Friday, November 14, 2008

When it's time to lean...

Times are a little tough right now.

People are hurting financially, and emotionally. Even if you're not directly affected by the economic climate, you may struggle. Sometimes worries afflict - the worst-case scenario plays over and over in your mind, zapping strength and motivation.

Perhaps you're not feeling particularly strong these days.

"Lean on me when you're not strong..." the first stanza of that popular song says. Who can you lean on? Who can provide strength?

As Christians we lean on Jesus - He can fulfill all our needs in a perfect way. He's first.

Maybe we can also lean on our parents, or friends, or extended family.

Can we also lean on our spouse?

We can if they really know us:
  • We can lean on our spouse if they know our needs.
  • We can lean on our spouse if they know our fears.
  • We can lean on our spouse if they know what brings us joy.
  • We can lean on our spouse if they know what motivates us.
  • We can lean on our spouse if they know what we value.

Being encouraged isn't all about the other person taking action. Your participation in the process is necessary. Have you taken the time to share intimate knowledge of yourself with your spouse? They're not mind readers, you know.

God knows all things - not your spouse!

If you're feeling the need to lean - to be encouraged - I challenge you to arrange an intimate, quiet few hours with your spouse. Tell them you want to be alone together to talk and you need them to listen.

Is this idea scary?

Most of us don't walk around naked - either in body or spirit. Sharing hearts - being naked emotionally - is much harder than climbing into bed to experience physical intimacy with your spouse. It can feel excruciating to expose deep emotions.

It's OK to begin small. Uncover one aspect of what you're feeling at the start. Try exposing only one fear to your spouse.

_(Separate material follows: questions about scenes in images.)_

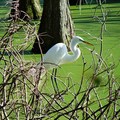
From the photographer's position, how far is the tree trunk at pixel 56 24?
687 cm

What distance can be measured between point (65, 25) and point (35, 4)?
321 centimetres

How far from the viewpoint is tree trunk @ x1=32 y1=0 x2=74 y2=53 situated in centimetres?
687

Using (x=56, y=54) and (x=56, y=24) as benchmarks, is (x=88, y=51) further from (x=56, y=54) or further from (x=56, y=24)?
(x=56, y=54)

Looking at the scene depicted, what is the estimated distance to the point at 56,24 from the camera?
6906mm

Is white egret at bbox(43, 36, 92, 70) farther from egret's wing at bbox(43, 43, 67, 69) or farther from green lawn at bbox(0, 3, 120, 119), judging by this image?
green lawn at bbox(0, 3, 120, 119)

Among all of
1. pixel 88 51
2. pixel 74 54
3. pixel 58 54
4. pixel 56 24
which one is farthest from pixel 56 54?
pixel 56 24

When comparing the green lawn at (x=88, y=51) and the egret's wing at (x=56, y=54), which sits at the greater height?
the egret's wing at (x=56, y=54)

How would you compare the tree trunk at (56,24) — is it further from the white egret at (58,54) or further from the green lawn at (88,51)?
the white egret at (58,54)

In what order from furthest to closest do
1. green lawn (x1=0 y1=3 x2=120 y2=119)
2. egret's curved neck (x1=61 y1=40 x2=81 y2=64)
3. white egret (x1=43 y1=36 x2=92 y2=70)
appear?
egret's curved neck (x1=61 y1=40 x2=81 y2=64) → white egret (x1=43 y1=36 x2=92 y2=70) → green lawn (x1=0 y1=3 x2=120 y2=119)

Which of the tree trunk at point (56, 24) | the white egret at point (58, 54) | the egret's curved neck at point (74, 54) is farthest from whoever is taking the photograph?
the tree trunk at point (56, 24)

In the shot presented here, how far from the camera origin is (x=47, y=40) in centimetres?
695

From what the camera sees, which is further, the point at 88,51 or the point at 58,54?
the point at 88,51

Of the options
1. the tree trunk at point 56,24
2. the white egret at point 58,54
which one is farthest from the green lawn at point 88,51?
the tree trunk at point 56,24

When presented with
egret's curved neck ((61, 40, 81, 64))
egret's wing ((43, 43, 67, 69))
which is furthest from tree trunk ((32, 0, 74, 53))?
egret's wing ((43, 43, 67, 69))
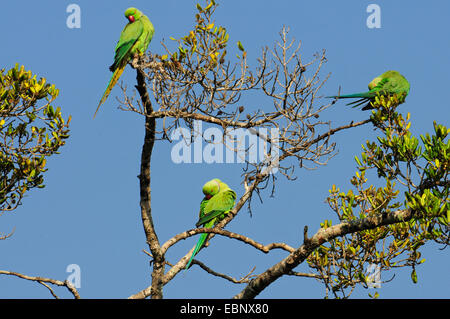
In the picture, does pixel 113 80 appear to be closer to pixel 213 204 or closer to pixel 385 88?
pixel 213 204

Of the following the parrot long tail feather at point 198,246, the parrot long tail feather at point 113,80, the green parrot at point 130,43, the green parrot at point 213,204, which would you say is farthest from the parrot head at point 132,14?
the parrot long tail feather at point 198,246

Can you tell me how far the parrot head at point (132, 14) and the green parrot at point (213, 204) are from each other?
3733mm

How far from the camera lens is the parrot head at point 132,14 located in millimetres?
12906

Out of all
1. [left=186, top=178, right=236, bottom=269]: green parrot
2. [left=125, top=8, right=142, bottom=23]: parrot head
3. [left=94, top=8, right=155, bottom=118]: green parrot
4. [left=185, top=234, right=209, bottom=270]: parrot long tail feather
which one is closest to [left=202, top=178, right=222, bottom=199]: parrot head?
[left=186, top=178, right=236, bottom=269]: green parrot

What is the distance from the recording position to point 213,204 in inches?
468

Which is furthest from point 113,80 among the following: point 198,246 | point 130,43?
point 198,246

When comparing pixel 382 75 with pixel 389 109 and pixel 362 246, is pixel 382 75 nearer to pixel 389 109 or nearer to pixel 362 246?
pixel 389 109

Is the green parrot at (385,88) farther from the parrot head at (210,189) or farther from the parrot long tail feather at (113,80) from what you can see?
the parrot long tail feather at (113,80)

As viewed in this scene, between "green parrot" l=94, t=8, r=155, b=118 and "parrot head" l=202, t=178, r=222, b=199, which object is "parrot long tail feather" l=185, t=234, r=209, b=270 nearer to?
"parrot head" l=202, t=178, r=222, b=199

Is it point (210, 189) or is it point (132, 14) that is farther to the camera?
point (132, 14)

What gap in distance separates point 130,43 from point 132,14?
3.95 ft

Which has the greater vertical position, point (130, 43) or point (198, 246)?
point (130, 43)

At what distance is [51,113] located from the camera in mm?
11102
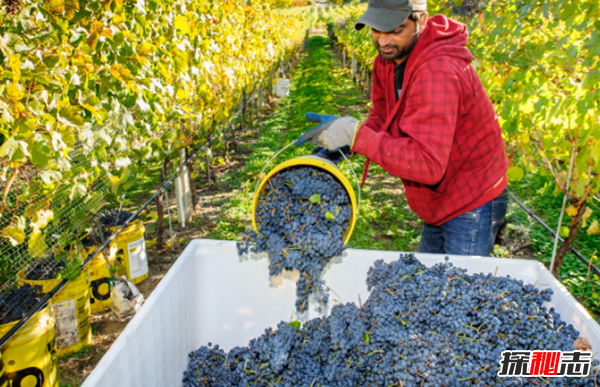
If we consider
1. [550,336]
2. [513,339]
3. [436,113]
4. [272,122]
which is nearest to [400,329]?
[513,339]

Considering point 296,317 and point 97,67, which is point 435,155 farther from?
point 97,67

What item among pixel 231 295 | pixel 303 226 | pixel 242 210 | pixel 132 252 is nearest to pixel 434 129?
pixel 303 226

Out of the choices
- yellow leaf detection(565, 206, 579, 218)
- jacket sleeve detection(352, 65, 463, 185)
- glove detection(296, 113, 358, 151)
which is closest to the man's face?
jacket sleeve detection(352, 65, 463, 185)

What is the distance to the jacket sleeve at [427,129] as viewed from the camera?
5.01 feet

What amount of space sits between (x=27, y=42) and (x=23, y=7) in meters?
0.12

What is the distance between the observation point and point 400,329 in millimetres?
1381

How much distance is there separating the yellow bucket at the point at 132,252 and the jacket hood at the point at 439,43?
2.23 m

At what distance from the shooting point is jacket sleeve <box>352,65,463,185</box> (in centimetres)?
153

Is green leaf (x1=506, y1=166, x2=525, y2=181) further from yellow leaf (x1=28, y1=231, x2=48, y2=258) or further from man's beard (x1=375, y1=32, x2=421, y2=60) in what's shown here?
yellow leaf (x1=28, y1=231, x2=48, y2=258)

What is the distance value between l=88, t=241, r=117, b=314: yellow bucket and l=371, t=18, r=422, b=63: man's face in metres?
2.14

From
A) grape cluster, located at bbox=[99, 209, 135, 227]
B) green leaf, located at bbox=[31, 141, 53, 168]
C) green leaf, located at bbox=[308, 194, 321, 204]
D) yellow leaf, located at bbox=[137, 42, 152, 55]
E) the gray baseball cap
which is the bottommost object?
grape cluster, located at bbox=[99, 209, 135, 227]

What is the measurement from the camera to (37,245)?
1.92 meters

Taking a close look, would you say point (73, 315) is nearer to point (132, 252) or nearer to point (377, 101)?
point (132, 252)

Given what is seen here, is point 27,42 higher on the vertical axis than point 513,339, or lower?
higher
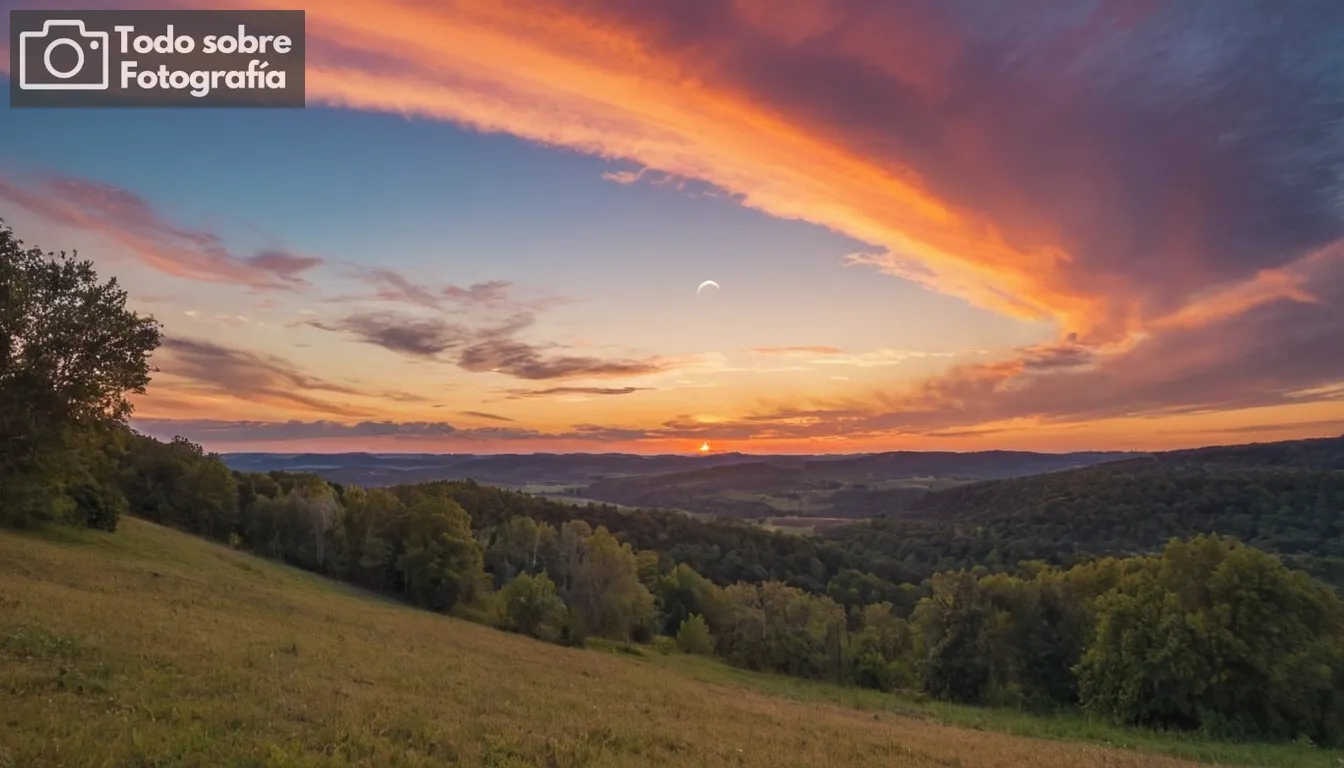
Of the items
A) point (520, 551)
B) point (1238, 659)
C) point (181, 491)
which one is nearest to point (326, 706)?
point (1238, 659)

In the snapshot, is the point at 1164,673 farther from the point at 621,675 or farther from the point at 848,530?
the point at 848,530

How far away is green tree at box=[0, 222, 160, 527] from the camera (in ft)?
92.2

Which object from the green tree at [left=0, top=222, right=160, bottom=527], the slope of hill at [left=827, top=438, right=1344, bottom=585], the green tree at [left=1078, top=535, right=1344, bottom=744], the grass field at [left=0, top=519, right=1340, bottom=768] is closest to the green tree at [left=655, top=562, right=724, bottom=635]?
the slope of hill at [left=827, top=438, right=1344, bottom=585]

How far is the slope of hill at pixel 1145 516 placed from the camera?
400 ft

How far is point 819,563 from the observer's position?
13600 cm

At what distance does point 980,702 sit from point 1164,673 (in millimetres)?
19662

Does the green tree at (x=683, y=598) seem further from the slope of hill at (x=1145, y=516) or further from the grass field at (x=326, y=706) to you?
the grass field at (x=326, y=706)

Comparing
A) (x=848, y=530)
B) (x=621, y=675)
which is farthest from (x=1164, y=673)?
(x=848, y=530)

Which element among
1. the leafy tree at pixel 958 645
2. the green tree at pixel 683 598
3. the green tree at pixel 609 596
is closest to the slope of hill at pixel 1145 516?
the green tree at pixel 683 598

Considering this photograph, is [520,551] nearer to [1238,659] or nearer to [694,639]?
[694,639]

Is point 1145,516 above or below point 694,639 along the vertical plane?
above

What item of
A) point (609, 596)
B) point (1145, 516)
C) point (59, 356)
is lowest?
point (1145, 516)

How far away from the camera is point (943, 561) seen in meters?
136

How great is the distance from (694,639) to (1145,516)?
107649mm
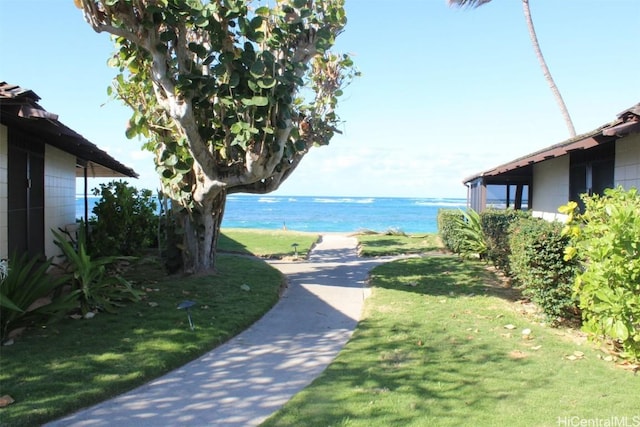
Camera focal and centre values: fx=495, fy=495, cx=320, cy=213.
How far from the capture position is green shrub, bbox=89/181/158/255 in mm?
11305

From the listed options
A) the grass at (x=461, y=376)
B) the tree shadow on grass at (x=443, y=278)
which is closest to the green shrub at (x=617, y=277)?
the grass at (x=461, y=376)

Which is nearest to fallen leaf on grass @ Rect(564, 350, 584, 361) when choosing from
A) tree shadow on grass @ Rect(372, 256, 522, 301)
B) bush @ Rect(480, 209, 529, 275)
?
tree shadow on grass @ Rect(372, 256, 522, 301)

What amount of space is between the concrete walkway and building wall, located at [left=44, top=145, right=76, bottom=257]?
5016 millimetres

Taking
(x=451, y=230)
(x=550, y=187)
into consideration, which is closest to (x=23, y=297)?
(x=550, y=187)

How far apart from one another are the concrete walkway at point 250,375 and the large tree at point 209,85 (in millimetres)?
2688

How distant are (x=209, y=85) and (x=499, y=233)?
703cm

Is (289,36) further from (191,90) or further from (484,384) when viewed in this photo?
(484,384)

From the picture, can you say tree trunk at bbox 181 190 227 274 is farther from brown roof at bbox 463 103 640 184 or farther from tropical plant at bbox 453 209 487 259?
tropical plant at bbox 453 209 487 259

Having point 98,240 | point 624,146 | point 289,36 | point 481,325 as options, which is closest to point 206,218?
point 98,240

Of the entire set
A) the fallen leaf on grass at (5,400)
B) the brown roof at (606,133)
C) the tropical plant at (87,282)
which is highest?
the brown roof at (606,133)

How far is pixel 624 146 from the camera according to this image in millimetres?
7840

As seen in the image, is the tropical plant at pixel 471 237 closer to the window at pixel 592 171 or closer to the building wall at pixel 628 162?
the window at pixel 592 171

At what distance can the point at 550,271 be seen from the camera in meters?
6.95

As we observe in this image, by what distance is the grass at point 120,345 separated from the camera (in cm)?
435
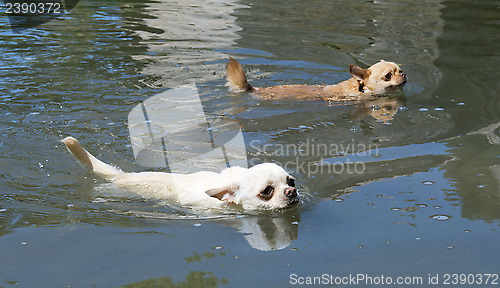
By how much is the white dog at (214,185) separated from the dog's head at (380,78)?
3.78 m

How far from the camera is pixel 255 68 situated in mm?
10445

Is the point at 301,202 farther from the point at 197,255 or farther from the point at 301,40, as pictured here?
the point at 301,40

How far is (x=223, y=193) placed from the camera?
5.45m

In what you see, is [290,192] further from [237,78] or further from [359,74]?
[359,74]

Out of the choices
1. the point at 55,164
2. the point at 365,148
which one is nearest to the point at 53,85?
the point at 55,164

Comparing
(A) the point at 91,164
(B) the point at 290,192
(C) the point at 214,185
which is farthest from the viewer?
(A) the point at 91,164

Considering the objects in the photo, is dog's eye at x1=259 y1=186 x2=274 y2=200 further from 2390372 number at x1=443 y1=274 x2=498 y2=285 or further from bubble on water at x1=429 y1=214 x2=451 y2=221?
2390372 number at x1=443 y1=274 x2=498 y2=285

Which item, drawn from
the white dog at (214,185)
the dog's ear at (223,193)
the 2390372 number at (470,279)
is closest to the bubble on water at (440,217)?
the 2390372 number at (470,279)

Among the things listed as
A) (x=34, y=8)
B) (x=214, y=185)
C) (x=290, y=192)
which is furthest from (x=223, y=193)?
(x=34, y=8)

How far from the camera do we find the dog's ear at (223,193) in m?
5.41

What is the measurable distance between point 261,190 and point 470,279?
1.74m

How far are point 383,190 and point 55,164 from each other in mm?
3074

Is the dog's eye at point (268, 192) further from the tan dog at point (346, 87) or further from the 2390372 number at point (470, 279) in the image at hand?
the tan dog at point (346, 87)

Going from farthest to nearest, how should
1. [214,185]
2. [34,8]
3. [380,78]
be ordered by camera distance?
[34,8]
[380,78]
[214,185]
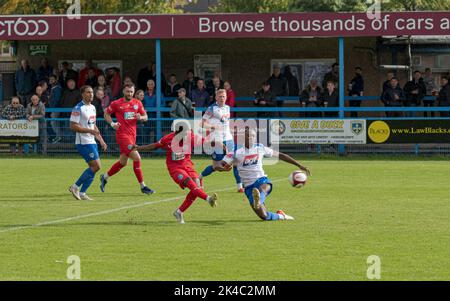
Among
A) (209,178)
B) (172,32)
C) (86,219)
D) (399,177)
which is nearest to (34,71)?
(172,32)

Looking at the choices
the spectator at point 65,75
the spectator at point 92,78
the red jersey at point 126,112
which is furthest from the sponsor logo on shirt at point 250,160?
the spectator at point 65,75

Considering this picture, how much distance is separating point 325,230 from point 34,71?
1944 cm

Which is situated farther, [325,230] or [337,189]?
[337,189]

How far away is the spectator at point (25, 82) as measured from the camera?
99.6ft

They may surprise you and provide a loving shoulder to lean on. That's one way to feel encouraged - to feel validated because your spouse has intimate knowledge of who you are.

Validating with intimate knowledge may be the most elusive of all the seven encouragement actions because it requires transparency. Emotional intimacy doesn't come easily. Guessing will not work when your spouse wants to validate your needs, fears, or joys. Your spouse needs something to work with and it's up to you to share.

God can use your spouse to encourage you. After you've taken your concerns to the Lord in prayer, try sharing with the one you married. Experience how your spouse's ability to encourage you will deepen - from a puddle to a bottomless well.